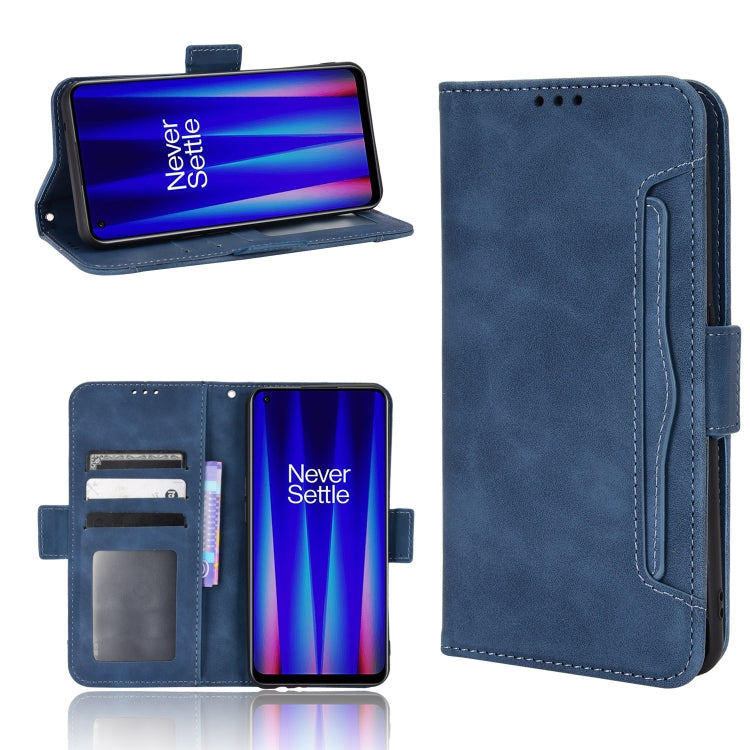 Skin Feel Calf Pattern Leather Phone Case, For Xiaomi Poco M4 Pro 5G, For OnePlus Nord CE 2 5G, For ZTE Blade A72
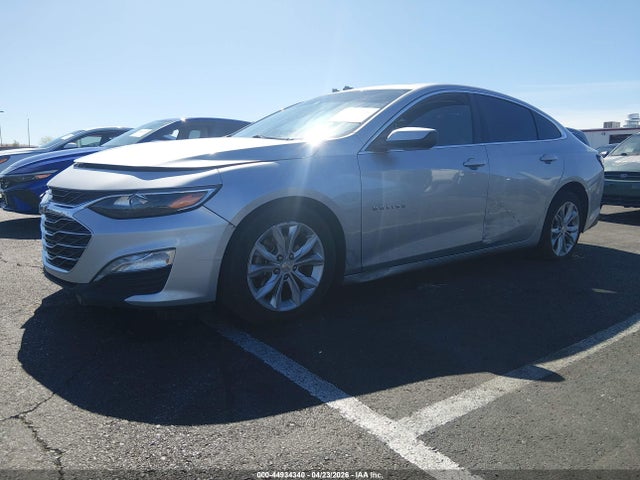1G1ZF5SU1KF188216 Chevrolet MALIBU HYBRID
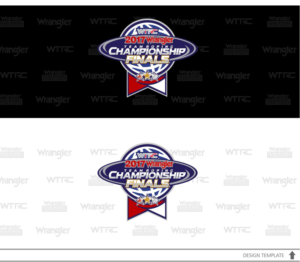 Logo Design by DesignMX (Renan Mejia) for Wrangler Team Roping Championships | Design: #15407689
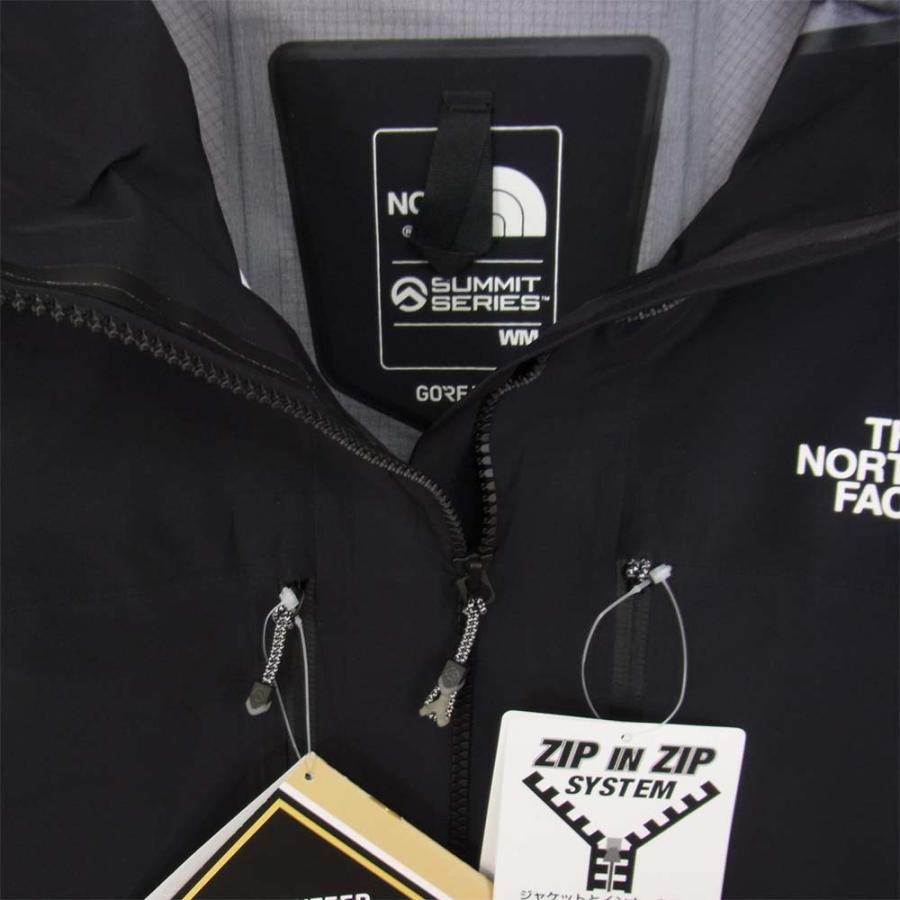 ノースフェイス NP61711 GORE-TEX Pro Jacket GTX 買取実績 画像
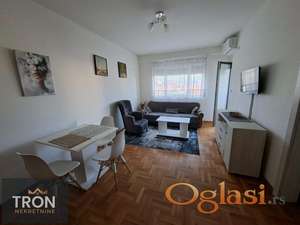 Jednosoban stan na kružnom toku 36m2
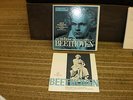 The Nine Symphonies of BEETHOVEN, Rene Leibowitz, Bos Set of 7 & Book, RCA
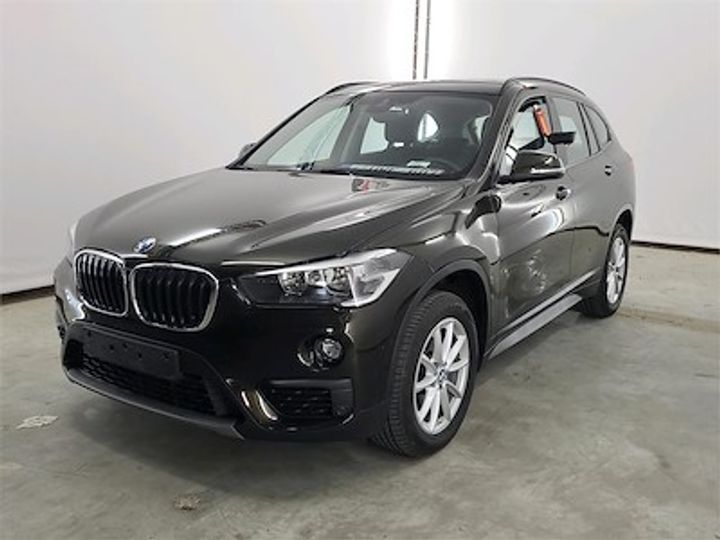 Photo 0 VIN: WBAJH11040EN46835 - BMW X1 DIESEL - 2015 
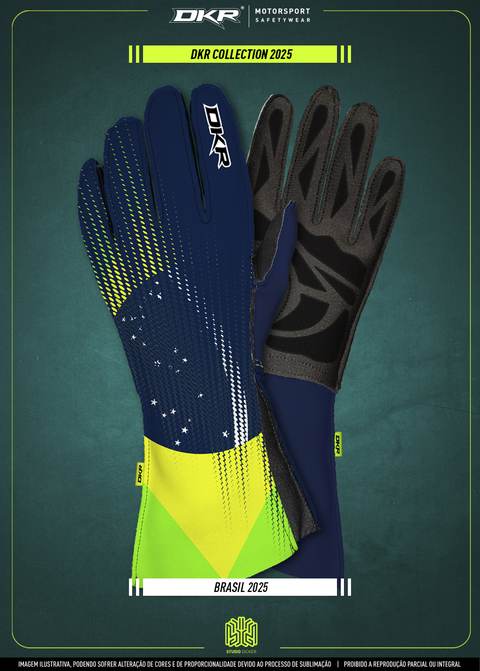 BRASIL 2025 — DKR Motorsport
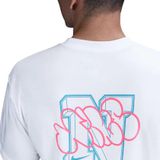  Tee Nike airmax 90 basketball White 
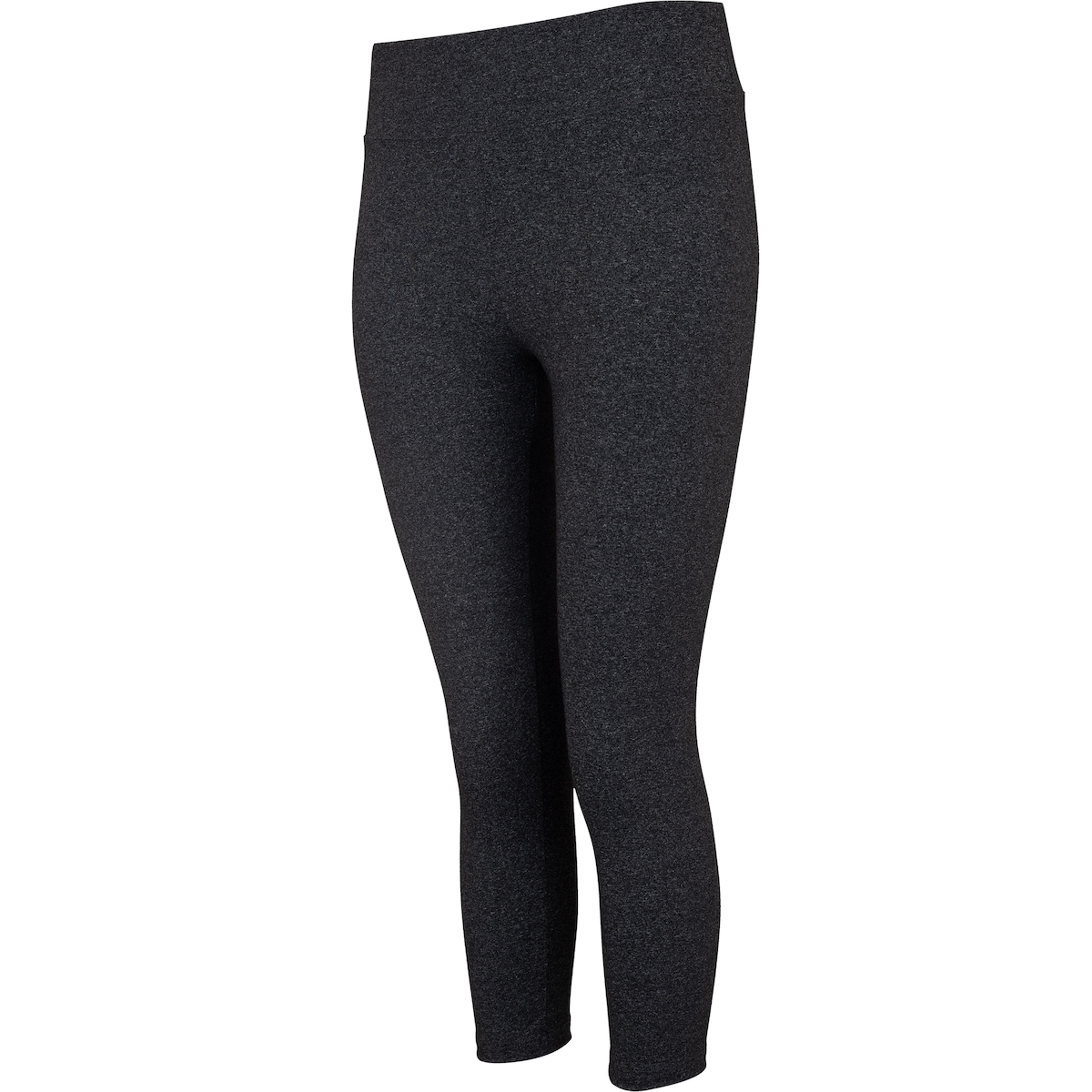 Calça Legging Oxer Feminina Capri Campeão Slim Cós Baixo Média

◇ ◇ ◇

▶ WORK ORDER: Retype all entries exactly as they appear, dropping the images.

▶ ANSWER BOX:
 Skin Feel Calf Pattern Leather Phone Case, For Xiaomi Poco M4 Pro 5G, For OnePlus Nord CE 2 5G, For ZTE Blade A72
1G1ZF5SU1KF188216 Chevrolet MALIBU HYBRID
 Logo Design by DesignMX (Renan Mejia) for Wrangler Team Roping Championships | Design: #15407689
 ノースフェイス NP61711 GORE-TEX Pro Jacket GTX 買取実績 画像
 Jednosoban stan na kružnom toku 36m2
 The Nine Symphonies of BEETHOVEN, Rene Leibowitz, Bos Set of 7 & Book, RCA
 Photo 0 VIN: WBAJH11040EN46835 - BMW X1 DIESEL - 2015 
 BRASIL 2025 — DKR Motorsport
  Tee Nike airmax 90 basketball White 
 Calça Legging Oxer Feminina Capri Campeão Slim Cós Baixo Média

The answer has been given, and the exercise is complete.